- YOUR OBJECTIVE
Rewrite the lines below as a numbered list, skipping any blank lines and leaving the pictures out.

===== LISTED ENTRIES =====

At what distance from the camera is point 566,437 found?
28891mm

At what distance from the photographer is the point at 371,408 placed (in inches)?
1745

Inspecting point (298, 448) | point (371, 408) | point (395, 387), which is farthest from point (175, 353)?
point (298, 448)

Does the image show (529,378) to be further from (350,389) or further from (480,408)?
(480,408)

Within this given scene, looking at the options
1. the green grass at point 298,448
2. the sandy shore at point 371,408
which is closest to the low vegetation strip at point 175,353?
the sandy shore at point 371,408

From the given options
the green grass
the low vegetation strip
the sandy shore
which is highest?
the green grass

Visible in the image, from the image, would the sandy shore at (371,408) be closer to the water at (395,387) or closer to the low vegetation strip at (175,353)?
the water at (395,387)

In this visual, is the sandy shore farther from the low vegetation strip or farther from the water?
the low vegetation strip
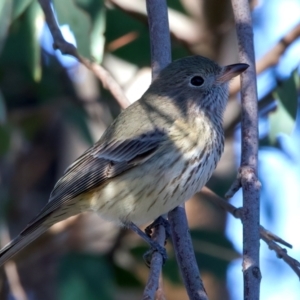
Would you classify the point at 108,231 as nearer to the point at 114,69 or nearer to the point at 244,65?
the point at 114,69

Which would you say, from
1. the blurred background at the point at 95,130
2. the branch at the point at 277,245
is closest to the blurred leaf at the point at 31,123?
the blurred background at the point at 95,130

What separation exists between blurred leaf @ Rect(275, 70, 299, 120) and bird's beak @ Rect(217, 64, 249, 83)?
0.48 m

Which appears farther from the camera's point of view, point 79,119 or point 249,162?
point 79,119

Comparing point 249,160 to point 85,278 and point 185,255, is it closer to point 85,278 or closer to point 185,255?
point 185,255

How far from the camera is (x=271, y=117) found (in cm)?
457

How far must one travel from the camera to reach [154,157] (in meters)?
3.91

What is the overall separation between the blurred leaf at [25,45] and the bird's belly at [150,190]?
0.98 m

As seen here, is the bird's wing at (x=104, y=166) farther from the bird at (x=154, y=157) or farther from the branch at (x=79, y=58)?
the branch at (x=79, y=58)

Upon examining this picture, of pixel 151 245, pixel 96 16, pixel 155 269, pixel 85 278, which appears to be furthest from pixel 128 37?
pixel 155 269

=====

- EXERCISE RESPONSE
1. At what distance from the camera is point 566,437 found?
2. 28891mm
3. At what distance from the photographer is the point at 371,408 placed (in inches)?
4. 1745
5. Inspecting point (298, 448) | point (371, 408) | point (395, 387), which is farthest from point (175, 353)?
6. point (298, 448)
7. Does the image show (529,378) to be further from (350,389) or further from (480,408)?
8. (480,408)
9. Within this given scene, looking at the options
10. 1. the green grass at point 298,448
11. 2. the sandy shore at point 371,408
12. which is closest to the low vegetation strip at point 175,353?
13. the sandy shore at point 371,408
14. From the given options
15. the green grass
16. the low vegetation strip
17. the sandy shore
18. which is highest?
19. the green grass
20. Visible in the image, from the image, would the sandy shore at (371,408) be closer to the water at (395,387) or closer to the low vegetation strip at (175,353)?
21. the water at (395,387)
22. In this visual, is the sandy shore farther from the low vegetation strip or farther from the water?
23. the low vegetation strip
24. Would you classify the point at 108,231 as nearer to the point at 114,69 or nearer to the point at 244,65?
25. the point at 114,69
26. Which would you say, from
27. 1. the blurred background at the point at 95,130
28. 2. the branch at the point at 277,245
29. is closest to the blurred leaf at the point at 31,123?
30. the blurred background at the point at 95,130
31. What separation exists between blurred leaf @ Rect(275, 70, 299, 120) and bird's beak @ Rect(217, 64, 249, 83)?
32. 0.48 m
33. Which appears farther from the camera's point of view, point 79,119 or point 249,162?
34. point 79,119
35. Comparing point 249,160 to point 85,278 and point 185,255, is it closer to point 85,278 or closer to point 185,255?
36. point 185,255
37. How far from the camera is (x=271, y=117) found (in cm)?
38. 457
39. How far must one travel from the camera to reach [154,157] (in meters)?
40. 3.91
41. What is the overall separation between the blurred leaf at [25,45] and the bird's belly at [150,190]?
42. 0.98 m
43. As seen here, is the bird's wing at (x=104, y=166) farther from the bird at (x=154, y=157) or farther from the branch at (x=79, y=58)?
44. the branch at (x=79, y=58)
45. Upon examining this picture, of pixel 151 245, pixel 96 16, pixel 155 269, pixel 85 278, which appears to be furthest from pixel 128 37?
46. pixel 155 269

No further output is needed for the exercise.